### TASK INSTRUCTIONS
Output word for word the lines from the one with "What is the distance separating" to the final line of the data, both ends included, but skip the pictures.

### Records of spatial reasoning questions
- - -

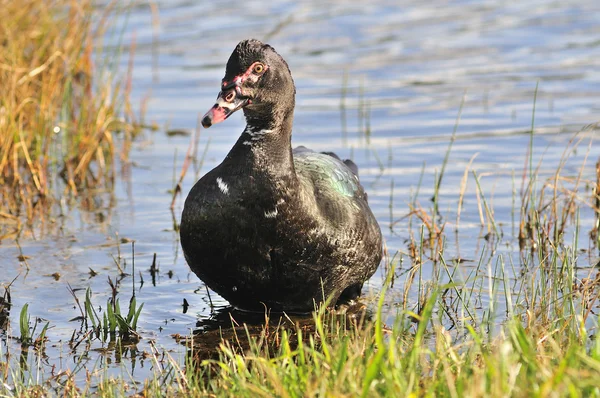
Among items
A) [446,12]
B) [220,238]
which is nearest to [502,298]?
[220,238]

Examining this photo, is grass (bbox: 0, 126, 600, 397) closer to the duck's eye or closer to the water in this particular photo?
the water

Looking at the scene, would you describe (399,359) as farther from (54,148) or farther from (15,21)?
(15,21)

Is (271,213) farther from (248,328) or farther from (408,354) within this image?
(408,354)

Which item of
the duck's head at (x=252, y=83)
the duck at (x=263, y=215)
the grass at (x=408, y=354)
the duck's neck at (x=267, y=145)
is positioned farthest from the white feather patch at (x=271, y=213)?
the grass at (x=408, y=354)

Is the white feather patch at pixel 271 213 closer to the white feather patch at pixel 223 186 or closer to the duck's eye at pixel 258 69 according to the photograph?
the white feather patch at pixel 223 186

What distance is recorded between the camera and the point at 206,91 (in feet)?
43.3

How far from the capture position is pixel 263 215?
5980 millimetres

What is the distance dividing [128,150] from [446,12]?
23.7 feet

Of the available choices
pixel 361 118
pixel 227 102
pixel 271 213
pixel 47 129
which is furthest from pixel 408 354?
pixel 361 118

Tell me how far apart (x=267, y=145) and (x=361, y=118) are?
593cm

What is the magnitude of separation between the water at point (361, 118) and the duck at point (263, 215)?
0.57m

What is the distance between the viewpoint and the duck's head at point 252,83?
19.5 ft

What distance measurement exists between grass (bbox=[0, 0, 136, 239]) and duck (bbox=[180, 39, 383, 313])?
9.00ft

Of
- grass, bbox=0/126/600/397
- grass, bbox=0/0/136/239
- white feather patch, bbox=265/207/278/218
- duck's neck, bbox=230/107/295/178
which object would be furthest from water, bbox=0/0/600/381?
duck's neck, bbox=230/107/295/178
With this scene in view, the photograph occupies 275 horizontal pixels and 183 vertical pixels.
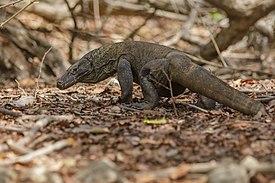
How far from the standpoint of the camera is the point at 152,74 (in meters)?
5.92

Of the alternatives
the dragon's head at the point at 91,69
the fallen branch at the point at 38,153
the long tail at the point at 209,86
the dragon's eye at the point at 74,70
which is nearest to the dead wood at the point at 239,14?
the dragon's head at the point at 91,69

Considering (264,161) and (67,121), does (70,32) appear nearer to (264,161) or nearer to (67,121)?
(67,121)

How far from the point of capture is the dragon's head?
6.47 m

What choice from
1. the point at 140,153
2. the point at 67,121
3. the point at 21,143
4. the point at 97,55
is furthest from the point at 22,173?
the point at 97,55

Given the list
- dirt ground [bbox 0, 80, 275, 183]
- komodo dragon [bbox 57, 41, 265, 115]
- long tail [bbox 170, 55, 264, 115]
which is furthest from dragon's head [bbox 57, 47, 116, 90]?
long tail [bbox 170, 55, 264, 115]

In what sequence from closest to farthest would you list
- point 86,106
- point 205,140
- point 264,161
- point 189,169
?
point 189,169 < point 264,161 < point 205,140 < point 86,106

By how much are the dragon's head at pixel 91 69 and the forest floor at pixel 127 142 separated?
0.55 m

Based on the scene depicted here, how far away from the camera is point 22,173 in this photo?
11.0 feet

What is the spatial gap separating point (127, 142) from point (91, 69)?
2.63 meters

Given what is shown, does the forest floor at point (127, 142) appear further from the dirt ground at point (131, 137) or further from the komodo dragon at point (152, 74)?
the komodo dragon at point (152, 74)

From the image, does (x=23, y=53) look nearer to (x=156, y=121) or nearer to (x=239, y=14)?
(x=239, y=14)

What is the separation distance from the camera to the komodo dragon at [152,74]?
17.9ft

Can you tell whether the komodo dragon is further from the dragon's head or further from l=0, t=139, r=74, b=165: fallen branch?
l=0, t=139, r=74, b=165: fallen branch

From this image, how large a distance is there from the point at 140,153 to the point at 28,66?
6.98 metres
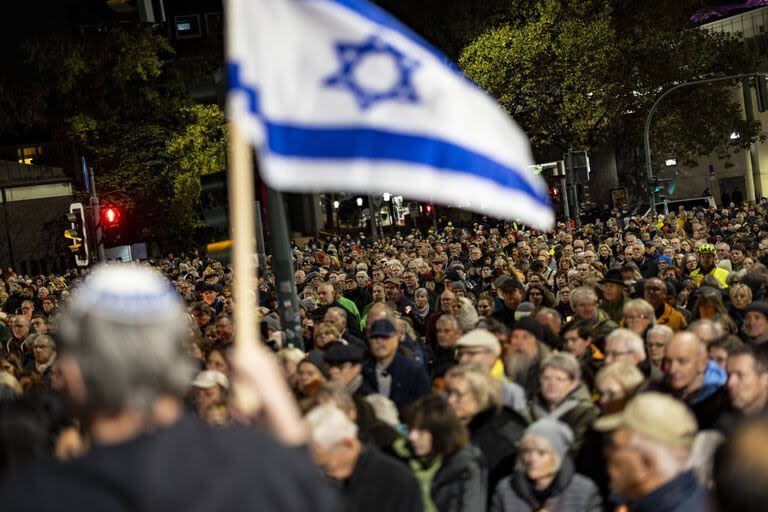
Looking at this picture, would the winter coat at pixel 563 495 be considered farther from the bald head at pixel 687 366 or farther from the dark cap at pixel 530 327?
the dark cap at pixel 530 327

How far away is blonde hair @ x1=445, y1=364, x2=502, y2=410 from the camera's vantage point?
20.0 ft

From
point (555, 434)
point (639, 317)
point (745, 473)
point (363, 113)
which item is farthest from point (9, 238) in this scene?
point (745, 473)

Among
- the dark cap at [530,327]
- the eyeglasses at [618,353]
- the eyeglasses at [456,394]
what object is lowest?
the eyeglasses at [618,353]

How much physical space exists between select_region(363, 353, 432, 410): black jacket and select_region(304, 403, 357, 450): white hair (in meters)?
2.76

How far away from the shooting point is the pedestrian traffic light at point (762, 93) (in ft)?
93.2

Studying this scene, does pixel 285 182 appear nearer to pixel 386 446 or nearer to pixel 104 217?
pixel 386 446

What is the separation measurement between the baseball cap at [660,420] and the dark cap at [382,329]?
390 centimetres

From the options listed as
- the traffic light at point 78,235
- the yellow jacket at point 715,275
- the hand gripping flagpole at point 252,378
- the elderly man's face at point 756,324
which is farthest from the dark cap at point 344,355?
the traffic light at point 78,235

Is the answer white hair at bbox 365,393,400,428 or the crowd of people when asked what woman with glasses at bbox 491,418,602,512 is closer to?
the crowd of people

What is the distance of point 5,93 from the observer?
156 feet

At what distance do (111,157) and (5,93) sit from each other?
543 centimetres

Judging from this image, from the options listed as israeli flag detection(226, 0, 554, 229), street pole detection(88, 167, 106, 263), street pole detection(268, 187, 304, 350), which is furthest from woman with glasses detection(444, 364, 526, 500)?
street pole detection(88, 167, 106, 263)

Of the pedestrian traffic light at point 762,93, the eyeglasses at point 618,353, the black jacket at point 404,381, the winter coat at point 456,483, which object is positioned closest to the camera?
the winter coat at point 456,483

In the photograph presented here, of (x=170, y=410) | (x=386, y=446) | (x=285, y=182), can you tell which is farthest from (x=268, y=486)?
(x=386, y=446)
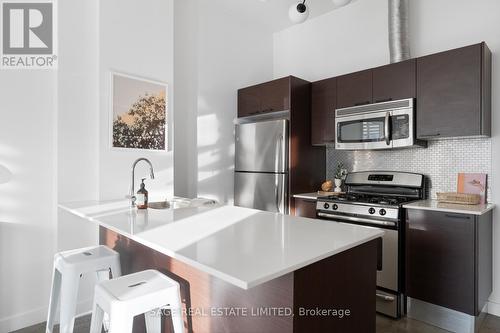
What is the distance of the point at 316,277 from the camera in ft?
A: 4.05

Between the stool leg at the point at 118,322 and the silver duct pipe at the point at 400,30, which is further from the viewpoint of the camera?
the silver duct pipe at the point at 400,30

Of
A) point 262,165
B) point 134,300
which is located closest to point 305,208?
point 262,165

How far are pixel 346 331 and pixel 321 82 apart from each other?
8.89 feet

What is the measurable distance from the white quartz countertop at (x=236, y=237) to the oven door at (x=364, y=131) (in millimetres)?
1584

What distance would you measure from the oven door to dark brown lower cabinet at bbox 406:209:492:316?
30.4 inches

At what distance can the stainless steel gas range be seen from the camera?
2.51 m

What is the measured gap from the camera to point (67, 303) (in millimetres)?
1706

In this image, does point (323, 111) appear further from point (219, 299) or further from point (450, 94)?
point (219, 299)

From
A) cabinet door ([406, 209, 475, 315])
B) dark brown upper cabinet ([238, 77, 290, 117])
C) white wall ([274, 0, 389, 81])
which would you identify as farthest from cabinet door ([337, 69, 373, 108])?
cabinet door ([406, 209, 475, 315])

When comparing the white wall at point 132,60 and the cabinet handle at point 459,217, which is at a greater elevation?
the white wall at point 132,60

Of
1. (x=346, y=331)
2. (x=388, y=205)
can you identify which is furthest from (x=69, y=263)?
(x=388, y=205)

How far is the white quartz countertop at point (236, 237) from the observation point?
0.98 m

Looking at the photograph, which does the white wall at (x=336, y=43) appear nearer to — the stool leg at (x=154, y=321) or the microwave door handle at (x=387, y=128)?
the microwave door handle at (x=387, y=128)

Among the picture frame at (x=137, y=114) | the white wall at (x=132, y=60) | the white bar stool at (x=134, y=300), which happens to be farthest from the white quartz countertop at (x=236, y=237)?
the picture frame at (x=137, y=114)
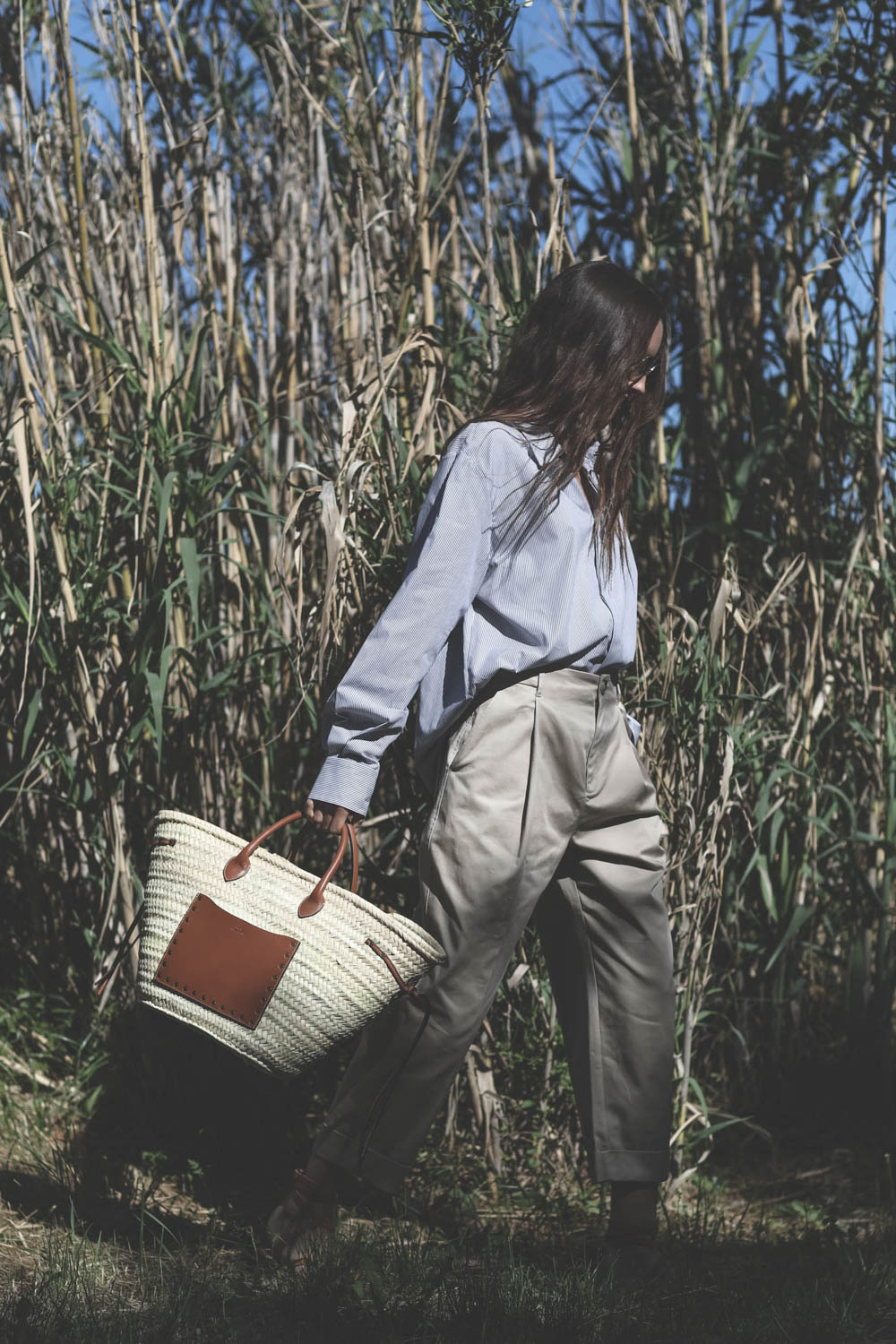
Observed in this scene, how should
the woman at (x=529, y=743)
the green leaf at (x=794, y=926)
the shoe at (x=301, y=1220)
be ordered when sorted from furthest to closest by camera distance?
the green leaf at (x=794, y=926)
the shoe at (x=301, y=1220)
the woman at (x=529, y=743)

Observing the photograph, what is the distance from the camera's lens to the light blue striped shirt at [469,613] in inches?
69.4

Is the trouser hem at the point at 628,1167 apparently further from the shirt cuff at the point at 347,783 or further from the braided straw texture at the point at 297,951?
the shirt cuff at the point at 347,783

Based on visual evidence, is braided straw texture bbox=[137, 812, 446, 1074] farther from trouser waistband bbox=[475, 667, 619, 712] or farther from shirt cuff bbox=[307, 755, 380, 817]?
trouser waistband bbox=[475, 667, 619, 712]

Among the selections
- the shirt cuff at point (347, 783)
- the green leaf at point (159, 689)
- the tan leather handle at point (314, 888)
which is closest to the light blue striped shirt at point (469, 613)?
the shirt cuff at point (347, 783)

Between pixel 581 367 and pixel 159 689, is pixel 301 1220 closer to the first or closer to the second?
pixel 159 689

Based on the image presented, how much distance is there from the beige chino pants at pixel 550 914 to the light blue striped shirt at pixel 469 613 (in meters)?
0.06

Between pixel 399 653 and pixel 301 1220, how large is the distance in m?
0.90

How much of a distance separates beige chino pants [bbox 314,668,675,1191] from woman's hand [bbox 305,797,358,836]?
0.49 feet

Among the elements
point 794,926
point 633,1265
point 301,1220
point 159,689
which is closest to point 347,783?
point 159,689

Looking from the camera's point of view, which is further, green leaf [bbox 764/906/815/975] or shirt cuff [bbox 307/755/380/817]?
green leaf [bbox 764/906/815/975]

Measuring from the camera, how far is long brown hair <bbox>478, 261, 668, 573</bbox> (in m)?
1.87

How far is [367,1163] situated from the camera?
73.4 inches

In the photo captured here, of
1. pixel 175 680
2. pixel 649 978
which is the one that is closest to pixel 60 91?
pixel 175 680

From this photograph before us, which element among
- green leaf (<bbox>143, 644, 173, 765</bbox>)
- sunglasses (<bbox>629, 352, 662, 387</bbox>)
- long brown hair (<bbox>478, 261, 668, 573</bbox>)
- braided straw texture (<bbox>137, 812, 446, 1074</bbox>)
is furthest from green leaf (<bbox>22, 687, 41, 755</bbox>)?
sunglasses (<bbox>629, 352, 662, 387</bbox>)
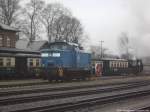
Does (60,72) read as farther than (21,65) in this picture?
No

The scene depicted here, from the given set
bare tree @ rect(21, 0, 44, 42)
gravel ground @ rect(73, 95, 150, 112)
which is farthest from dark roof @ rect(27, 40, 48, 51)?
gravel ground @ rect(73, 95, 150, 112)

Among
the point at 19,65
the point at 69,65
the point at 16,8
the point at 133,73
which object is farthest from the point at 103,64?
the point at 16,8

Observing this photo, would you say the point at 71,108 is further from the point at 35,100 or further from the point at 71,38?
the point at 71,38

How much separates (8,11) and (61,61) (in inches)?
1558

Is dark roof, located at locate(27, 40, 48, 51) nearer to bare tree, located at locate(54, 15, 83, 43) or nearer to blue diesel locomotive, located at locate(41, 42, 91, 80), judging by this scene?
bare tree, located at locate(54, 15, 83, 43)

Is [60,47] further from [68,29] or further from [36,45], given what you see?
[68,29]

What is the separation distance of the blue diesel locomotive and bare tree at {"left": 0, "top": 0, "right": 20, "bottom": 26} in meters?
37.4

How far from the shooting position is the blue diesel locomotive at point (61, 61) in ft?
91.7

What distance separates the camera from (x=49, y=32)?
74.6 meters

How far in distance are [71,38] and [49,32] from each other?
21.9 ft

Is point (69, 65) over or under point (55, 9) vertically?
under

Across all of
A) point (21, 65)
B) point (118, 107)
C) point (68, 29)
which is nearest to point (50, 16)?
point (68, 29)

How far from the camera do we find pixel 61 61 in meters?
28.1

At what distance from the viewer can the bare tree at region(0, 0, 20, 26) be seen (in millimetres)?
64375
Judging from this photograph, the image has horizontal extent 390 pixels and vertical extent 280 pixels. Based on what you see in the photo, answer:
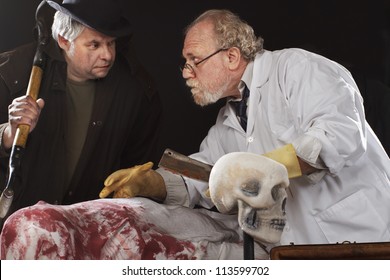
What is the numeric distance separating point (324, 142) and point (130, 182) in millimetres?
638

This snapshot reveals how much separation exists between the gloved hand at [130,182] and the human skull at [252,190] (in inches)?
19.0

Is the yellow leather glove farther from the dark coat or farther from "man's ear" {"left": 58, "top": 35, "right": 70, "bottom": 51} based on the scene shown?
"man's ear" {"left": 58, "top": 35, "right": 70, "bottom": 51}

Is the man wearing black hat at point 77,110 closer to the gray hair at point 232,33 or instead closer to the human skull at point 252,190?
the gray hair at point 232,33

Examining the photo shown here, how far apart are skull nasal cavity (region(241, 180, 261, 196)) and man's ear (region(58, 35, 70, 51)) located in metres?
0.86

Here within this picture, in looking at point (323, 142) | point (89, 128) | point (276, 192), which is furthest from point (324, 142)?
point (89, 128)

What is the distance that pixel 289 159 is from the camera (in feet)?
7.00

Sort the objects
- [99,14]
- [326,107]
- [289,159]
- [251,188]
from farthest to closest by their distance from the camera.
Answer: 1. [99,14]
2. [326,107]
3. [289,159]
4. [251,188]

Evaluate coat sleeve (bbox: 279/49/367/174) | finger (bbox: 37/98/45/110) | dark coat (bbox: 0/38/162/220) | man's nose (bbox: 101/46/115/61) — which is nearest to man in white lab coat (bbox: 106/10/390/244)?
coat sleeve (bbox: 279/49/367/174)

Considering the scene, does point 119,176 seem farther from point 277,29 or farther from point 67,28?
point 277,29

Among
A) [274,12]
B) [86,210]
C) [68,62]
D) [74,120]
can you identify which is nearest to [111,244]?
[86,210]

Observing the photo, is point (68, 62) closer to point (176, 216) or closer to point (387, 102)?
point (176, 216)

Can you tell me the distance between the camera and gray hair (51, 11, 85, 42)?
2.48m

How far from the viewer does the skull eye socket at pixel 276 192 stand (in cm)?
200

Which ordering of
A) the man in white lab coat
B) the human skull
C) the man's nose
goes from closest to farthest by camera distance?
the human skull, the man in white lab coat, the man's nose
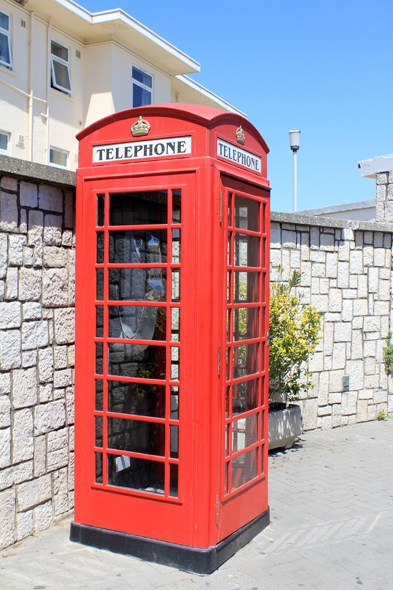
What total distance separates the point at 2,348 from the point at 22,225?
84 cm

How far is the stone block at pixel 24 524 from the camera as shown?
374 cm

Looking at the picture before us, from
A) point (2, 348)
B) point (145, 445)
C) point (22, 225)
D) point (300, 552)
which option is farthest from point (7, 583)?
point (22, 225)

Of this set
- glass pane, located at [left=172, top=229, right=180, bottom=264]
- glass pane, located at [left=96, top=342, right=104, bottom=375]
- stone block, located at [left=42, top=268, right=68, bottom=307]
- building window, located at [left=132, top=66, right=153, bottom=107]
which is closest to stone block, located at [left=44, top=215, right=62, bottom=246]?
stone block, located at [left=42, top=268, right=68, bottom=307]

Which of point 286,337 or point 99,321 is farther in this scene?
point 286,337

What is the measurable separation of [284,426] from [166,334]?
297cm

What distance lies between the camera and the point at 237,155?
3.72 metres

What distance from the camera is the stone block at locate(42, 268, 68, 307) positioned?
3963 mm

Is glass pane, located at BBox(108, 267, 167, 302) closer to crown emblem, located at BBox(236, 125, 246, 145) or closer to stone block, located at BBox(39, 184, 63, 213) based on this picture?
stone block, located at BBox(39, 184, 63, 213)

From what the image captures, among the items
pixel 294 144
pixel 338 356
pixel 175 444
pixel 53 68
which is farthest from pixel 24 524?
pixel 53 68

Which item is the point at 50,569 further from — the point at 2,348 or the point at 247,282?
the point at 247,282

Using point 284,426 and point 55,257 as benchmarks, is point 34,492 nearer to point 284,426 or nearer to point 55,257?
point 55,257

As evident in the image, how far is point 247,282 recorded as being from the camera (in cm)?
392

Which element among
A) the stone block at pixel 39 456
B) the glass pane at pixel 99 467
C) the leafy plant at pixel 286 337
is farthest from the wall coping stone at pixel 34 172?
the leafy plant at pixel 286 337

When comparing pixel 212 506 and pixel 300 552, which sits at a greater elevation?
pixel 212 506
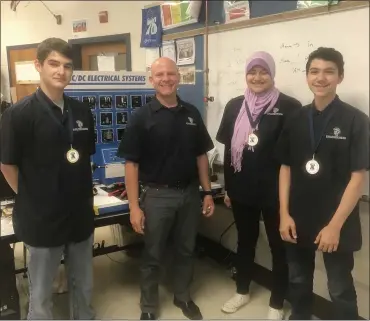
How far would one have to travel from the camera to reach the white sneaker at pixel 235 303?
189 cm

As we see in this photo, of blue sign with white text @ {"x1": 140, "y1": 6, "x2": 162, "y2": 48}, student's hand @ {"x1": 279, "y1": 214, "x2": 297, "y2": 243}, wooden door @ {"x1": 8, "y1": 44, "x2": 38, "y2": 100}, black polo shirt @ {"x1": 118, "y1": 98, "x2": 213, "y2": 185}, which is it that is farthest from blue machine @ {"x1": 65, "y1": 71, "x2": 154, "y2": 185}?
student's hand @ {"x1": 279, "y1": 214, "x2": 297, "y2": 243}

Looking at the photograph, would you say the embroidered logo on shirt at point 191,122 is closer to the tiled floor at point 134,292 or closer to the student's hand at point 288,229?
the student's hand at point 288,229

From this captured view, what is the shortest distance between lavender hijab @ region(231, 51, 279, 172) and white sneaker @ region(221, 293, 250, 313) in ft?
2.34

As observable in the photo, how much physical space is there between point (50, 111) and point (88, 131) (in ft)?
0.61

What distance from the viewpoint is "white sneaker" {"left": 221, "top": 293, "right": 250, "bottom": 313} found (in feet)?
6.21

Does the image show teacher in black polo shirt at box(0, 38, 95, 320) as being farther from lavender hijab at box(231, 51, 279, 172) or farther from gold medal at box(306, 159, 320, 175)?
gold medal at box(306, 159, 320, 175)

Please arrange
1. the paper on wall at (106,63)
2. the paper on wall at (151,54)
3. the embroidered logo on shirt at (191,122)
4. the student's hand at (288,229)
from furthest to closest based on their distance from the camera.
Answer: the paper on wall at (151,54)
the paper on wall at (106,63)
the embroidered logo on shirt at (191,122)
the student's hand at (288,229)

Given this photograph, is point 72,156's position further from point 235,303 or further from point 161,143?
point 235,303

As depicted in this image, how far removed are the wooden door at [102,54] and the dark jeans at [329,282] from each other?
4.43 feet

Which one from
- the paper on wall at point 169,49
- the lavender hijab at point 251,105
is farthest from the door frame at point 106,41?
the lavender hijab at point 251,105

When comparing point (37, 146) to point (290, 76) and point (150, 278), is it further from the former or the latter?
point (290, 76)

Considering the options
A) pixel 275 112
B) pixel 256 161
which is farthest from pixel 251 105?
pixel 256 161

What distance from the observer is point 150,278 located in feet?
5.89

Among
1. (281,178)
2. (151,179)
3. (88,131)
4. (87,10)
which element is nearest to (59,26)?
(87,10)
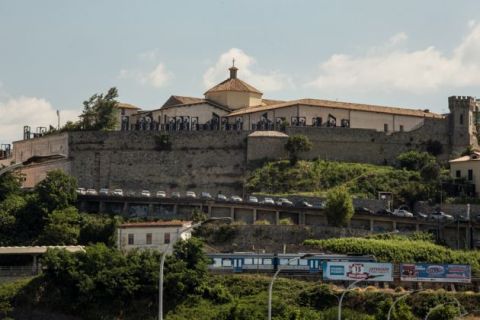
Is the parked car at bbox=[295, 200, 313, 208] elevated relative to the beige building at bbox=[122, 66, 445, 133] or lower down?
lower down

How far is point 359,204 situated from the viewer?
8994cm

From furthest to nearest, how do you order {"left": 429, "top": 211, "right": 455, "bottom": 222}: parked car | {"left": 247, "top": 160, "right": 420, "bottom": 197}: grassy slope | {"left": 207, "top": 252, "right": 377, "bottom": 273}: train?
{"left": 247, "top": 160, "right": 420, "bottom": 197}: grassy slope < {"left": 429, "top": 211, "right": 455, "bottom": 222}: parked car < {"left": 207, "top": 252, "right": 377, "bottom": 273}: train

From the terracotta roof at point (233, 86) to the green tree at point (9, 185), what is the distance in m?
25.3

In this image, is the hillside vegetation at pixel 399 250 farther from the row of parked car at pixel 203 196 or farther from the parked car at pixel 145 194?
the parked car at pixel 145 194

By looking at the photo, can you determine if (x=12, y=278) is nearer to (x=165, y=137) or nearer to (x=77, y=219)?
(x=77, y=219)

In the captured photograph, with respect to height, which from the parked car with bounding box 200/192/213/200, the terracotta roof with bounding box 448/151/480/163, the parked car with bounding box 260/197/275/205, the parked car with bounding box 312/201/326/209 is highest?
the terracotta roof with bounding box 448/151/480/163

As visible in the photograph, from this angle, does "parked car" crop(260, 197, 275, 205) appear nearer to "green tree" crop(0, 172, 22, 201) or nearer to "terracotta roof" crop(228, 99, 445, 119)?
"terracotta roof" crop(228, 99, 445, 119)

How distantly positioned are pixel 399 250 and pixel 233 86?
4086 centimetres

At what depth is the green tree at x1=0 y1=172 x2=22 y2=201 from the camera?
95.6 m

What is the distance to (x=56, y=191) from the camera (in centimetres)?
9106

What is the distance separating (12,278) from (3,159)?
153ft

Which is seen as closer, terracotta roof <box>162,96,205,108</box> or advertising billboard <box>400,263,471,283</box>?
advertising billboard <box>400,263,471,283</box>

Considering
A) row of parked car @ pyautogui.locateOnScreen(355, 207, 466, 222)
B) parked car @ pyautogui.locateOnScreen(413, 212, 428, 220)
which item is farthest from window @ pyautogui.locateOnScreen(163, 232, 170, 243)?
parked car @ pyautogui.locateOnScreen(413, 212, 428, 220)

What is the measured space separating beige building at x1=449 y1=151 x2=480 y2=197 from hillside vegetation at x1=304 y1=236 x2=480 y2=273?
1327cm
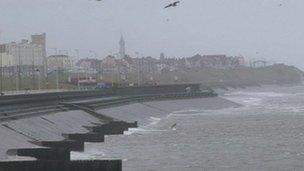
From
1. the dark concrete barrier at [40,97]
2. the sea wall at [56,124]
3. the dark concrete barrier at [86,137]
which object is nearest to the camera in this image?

- - -

### RESULT BELOW
What is the distance separating (12,278) from (3,159)?
153ft

Which is seen as closer, terracotta roof <box>162,96,205,108</box> or advertising billboard <box>400,263,471,283</box>?
advertising billboard <box>400,263,471,283</box>

Considering
A) row of parked car @ pyautogui.locateOnScreen(355, 207, 466, 222)
B) parked car @ pyautogui.locateOnScreen(413, 212, 428, 220)
which item is farthest from window @ pyautogui.locateOnScreen(163, 232, 170, 243)?
parked car @ pyautogui.locateOnScreen(413, 212, 428, 220)

What is the measured space separating beige building at x1=449 y1=151 x2=480 y2=197 from hillside vegetation at x1=304 y1=236 x2=480 y2=273?
1327cm
From
1. the dark concrete barrier at [40,97]
2. the sea wall at [56,124]
3. the dark concrete barrier at [86,137]
which object is nearest to the camera in this image?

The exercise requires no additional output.